DOCUMENT SECTION ::

◆ ◆ ◆ ◆ ◆

It is easy to see the results in the thin, pasty physiques here compared to those of the average Thai person, just an hour's flight and a world away.

Increasingly people turn to second jobs, pawn shops and money lenders who charge extortionate rates. "Once they are in that cycle, it's virtually impossible to escape," said one middle-class observer.

Locals follow prices like hawks; everyone is a mini economist. The price of a cup of thick milky tea in one of tea- shops that are the core of the city's social life is 250 kyats, or 14 cents. That doesn't sound much, but it's 25 per cent higher than the same cup of tea last year. City bus fares are now twice what they were before August; a local businessman says he has had to pay his staff extra for transportation costs since then.

A local expert gives some longer-term figures on the extraordinary inflation rates. In 1988, when the last political protests erupted, a tickal of gold was 11,000 kyats. Today the same gold costs 540,000 kyats. A unit of rice that cost 15 kyats in 1988 is today 800 kyats. "It's just impossible, but I don't think the military knows how to fix it," said a local economic expert.

The people are broke and the monks who accept their food alms every morning see their strain - that's why so many monks marched, according to a local white-collar worker still shocked at the violent results.

Business people are jittery, workers are on the edge; this time something must give, he says, echoing sentiments heard from many quarters this week.

◆ ◆ ◆ ◆ ◆

STORED DATA ::
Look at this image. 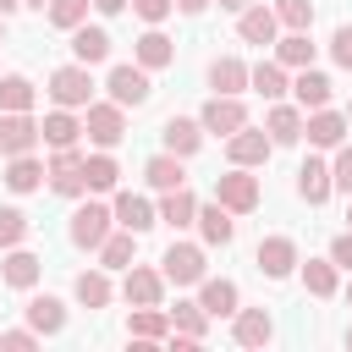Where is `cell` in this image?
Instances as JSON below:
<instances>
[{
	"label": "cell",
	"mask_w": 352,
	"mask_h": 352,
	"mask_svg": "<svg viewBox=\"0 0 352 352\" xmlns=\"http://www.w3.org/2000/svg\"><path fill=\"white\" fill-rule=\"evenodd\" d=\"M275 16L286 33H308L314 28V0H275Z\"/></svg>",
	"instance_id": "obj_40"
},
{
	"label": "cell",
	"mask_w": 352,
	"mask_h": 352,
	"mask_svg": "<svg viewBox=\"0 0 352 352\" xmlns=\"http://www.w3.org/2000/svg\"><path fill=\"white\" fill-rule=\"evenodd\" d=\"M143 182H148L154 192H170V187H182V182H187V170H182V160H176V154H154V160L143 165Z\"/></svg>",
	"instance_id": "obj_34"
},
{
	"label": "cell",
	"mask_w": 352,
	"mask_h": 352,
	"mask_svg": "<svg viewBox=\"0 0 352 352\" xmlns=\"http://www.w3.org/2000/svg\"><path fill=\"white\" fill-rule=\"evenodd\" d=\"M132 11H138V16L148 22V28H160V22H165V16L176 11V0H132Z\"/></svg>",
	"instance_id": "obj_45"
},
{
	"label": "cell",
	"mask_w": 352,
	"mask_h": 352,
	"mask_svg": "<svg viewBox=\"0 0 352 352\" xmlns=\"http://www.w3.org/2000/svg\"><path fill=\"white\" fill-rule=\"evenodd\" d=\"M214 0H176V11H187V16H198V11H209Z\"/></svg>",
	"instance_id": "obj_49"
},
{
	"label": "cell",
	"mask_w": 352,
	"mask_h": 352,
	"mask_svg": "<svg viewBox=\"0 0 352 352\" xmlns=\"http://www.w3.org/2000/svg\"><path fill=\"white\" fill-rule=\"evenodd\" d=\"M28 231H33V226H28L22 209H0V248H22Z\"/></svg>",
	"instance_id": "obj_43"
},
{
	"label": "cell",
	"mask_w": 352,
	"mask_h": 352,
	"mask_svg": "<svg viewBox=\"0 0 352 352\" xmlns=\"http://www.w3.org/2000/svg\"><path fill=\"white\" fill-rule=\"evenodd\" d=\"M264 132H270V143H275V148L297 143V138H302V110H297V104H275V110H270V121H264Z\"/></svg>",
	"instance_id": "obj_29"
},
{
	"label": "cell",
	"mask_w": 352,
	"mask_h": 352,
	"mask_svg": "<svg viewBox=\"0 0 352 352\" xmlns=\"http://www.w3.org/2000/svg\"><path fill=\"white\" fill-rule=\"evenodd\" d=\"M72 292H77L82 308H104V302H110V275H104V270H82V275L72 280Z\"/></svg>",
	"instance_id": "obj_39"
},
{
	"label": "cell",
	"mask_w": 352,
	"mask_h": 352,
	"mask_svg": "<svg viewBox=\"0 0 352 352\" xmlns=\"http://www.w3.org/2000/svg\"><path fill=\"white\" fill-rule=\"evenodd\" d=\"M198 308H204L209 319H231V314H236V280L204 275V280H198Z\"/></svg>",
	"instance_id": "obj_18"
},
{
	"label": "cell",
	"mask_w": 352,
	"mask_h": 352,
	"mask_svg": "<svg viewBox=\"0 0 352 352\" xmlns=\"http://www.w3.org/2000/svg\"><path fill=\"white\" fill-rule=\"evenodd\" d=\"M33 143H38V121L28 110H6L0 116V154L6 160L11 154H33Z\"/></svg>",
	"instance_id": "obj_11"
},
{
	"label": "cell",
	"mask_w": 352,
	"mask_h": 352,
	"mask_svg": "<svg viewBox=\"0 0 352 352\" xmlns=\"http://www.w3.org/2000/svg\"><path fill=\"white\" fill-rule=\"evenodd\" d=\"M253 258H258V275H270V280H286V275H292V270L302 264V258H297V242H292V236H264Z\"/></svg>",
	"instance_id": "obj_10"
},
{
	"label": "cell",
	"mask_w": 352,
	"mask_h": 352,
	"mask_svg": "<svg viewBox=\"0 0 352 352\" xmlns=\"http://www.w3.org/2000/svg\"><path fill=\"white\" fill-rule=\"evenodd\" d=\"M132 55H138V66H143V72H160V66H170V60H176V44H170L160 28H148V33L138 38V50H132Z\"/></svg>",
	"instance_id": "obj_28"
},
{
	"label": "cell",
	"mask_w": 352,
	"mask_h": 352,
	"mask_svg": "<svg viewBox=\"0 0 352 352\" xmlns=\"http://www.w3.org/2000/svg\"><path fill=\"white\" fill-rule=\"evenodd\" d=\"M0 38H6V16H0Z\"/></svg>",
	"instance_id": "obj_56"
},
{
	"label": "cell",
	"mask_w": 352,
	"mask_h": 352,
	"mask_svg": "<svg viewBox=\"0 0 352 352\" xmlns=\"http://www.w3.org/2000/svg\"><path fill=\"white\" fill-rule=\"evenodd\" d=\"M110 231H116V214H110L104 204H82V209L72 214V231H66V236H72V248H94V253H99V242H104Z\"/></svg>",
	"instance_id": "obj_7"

◆ ◆ ◆ ◆ ◆

INSTRUCTIONS FOR THE TASK ::
Continue the news piece about rising prices and money troubles in the city, starting after its last sentence.

WRITTEN RESPONSE ::
A few key leaders from the "88 generation" of freed former political prisoners, who put themselves in the line of fire again by leading the first of the recent protests, are still at large and so are a few monks. Some are managing to talk to outside radio stations from their hiding places.

"They are not leaving the country like people did in 1988, this time they feel the only way to get change is to stay," says a senior manager who took part in protests 30 years ago.

"I feel also that this time it has to happen, otherwise we will be another 50 years under the military."

In the absence of a free press and with the internet shut down, Rangoon again gets its news via informal networks of friends, colleagues and tea-shops.

There are no visible protests now, but there are signals and signs of dissent. Cartoons and poems are being produced and secretly circulated.

People try to recognise each other via a dress code, wearing black to support students, red to support Aung San Suu Kyi's National League for Democracy, yellow to support the monks.

There was a plan to lay wreaths of flowers near where people were killed in the crackdown. On Sunday, people of all religions were asked via the networks to buy and light candles in support of the ongoing dissent.

Aung San Suu Kyi has herself sent out her own sign. Three days ago she wrapped a yellow banner around the large tree at the gate of her house, containing the religious words "Let there be no harm".

The military insists every day in state newspapers that it has acted with restraint to quell the activities of "trouble-makers" bent on destroying the country.

It is attempting to discredit monk leaders as agitators in disguise, whom it reluctantly has had to prevent threatening national stability.

However it cannot erase people's shock or suppress the stories that continue to emerge of what happened at the protests and of what is happening in night raids still. Eyewitnesses as well as participants are targeted after the military examines its own and confiscated video and still camera footage of events.

Among the nervous are a woman who took pictures of a military-owned CCTV recording the crowds. Also anxious is a witness who says she saw soldiers shoot two demonstrators, bodies placed in a truck and blood being hosed off the street.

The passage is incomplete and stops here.